TV reports on the dead fish, laughing about
Loch Ness monsters and alcoholic delusions. But Karnes notes
"the same symptoms as Hiroshima" when discussing the
dead fisherman with Bickford. The two head for Cornwall and meet
disgruntled fishermen. John leads them to the local doctor who
compares the lesions to those on John's hand. But a scan of the
beach turns up nothing.
Karnes dissects fish in a lab with his own
pocketknife, which, after sending flayed fish to be tested for
radioactivity, he puts back in his pocket. He washes his hands
cursorily, wipes them on a towel, and carelessly replaces the
towel for subsequent people to use.
Plate 14 glows radioactively. Karnes takes
a boat ride and catches a glimmer of the creature he has suspected
exists. Another boat has been wrecked. A gun-toting farmer and
his son are charred. A picture of a footprint is brought to a
rather wacky paleontologist, who declares it that of a
"paleosaurus"
probably heading for the Thames to die in the shallows where it
was born. The creature would be "electric, like an eel."
Should we block the Thames? No! says the military.
A helicopter with the paleontologist aboard sights the creature
and blows up. GB (Giant Behemoth) capsizes a ferry. So we decide
we need a submarine and a radium-tipped torpedo since blowing
up the creature would leave radioactive effluvia all over London.
GB comes ashore and prompts people to run down
streets.

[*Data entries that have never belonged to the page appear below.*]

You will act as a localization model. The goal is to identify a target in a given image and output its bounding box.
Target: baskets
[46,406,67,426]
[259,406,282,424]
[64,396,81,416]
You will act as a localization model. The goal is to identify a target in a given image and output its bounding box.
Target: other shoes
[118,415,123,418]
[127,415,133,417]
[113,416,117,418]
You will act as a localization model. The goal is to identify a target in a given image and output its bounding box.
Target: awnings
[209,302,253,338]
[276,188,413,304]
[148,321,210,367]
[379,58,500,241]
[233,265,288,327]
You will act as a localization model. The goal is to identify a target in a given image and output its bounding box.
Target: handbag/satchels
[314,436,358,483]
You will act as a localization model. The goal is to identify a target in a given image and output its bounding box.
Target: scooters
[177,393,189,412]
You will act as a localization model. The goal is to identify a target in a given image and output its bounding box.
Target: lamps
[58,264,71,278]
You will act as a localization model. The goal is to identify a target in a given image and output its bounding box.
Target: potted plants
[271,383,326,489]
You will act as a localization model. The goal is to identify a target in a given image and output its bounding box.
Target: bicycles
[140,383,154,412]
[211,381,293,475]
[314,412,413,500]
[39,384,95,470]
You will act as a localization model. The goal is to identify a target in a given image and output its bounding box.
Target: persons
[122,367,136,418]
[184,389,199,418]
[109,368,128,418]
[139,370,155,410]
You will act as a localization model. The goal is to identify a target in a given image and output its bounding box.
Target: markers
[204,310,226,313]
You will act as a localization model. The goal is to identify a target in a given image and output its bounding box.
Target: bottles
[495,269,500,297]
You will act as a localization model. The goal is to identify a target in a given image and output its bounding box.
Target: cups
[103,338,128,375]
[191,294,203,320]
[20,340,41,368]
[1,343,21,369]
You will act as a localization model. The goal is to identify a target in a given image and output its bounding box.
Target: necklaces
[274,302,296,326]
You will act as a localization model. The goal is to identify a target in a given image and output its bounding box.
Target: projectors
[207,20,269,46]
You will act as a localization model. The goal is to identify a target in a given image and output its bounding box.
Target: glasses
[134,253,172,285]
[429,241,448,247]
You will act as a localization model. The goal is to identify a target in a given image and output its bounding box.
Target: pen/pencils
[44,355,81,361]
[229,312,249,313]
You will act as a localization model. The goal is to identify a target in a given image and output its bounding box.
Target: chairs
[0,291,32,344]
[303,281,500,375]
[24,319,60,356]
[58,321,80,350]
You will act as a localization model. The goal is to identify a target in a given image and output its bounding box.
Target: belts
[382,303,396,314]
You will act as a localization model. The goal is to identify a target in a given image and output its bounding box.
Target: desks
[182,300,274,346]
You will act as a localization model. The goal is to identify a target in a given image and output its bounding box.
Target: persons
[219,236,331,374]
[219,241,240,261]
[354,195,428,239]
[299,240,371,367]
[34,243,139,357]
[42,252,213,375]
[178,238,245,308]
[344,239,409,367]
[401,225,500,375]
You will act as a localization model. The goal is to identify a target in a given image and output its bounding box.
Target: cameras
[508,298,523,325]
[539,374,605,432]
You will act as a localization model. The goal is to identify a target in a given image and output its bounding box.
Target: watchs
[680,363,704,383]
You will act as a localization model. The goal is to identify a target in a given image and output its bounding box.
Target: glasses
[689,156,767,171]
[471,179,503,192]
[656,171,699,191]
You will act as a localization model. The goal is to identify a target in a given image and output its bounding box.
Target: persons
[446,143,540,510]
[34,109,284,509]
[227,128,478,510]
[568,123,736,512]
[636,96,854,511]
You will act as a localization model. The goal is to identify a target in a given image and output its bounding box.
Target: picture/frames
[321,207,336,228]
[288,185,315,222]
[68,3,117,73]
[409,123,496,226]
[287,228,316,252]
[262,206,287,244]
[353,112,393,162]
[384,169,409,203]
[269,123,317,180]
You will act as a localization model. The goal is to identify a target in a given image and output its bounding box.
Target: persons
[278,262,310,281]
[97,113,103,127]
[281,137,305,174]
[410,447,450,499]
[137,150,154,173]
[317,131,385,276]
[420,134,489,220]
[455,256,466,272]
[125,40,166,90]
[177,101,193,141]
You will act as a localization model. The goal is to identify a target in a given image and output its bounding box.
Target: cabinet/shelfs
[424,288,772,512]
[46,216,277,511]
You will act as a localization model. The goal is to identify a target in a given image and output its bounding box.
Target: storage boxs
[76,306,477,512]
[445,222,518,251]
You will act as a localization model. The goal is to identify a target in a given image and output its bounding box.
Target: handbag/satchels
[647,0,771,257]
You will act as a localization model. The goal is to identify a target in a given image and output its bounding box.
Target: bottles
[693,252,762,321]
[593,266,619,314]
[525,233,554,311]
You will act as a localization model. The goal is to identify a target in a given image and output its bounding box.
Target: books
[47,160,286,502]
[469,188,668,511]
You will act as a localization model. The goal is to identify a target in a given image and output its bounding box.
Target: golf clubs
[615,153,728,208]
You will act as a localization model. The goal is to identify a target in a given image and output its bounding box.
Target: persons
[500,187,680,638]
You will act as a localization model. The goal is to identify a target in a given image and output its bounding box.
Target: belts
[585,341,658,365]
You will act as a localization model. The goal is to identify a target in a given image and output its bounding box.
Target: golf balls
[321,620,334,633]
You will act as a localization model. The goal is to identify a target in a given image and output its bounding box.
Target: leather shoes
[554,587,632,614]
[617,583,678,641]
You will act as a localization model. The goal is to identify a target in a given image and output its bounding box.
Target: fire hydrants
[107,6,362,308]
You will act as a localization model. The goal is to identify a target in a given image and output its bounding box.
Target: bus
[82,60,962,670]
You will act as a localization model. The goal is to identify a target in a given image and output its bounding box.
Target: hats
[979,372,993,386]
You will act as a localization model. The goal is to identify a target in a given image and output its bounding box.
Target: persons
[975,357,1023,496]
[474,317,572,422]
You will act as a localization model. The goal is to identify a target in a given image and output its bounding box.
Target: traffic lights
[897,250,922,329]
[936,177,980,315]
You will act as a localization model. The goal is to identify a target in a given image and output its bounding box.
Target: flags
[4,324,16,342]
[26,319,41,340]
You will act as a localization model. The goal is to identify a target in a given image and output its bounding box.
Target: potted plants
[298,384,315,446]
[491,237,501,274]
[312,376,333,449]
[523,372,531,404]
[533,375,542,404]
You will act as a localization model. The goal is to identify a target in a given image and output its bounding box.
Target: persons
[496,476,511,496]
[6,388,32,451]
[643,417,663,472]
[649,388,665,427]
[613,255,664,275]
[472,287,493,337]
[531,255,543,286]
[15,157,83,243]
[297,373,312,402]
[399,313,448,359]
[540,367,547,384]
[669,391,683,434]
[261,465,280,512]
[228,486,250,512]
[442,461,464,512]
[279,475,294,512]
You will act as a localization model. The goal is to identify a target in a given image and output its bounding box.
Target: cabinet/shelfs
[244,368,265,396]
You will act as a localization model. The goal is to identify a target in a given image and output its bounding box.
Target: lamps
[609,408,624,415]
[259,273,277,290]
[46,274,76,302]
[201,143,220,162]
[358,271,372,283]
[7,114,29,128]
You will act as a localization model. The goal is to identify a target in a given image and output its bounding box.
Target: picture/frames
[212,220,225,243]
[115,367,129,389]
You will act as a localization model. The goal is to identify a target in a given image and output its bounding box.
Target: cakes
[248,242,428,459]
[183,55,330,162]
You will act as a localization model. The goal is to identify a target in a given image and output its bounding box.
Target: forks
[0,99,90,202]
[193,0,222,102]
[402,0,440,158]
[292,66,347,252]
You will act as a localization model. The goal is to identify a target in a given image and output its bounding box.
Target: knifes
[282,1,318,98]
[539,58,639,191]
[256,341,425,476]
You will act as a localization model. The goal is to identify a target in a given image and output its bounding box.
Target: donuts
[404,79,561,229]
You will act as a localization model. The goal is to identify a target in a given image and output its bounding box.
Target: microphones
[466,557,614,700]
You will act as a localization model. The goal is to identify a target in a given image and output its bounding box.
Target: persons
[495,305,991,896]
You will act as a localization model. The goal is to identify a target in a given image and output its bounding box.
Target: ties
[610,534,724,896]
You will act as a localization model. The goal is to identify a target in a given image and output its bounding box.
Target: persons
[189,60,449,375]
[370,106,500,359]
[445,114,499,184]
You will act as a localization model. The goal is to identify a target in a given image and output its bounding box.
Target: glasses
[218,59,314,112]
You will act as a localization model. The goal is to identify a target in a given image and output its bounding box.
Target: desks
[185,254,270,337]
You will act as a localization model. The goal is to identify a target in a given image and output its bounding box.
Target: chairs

Cars get crushed; broken power lines and lightning lead
to fires; and GB busts through a bridge (much like the final scene
in 1925's The Lost World). Karnes in the submarine targets
the animal and the torpedo hits inside the mouth of the swimming
creature, blowing it up (but in a good way apparently).
Karnes and Bickford, grim but triumphant, climb
into a car. The radio reports that dead fish are washing ashore
all along the Atlantic coast of the United States. The End.
Commentary:
Apocalypse now, Winky. Although we can manifest the evil in
a monster and shoot it in the mouth again, this film effectively
and prophetically addresses the poisoning of the world in the
latter half of the twentieth century. I eat low on the food chain,
but my respiration is shot and I expect cancer in about 12-15
years tops. The earth is a toilet now, and that burning sensation
at the back of your throat is not some silly quirk or high pollen
counts today or anything else organic.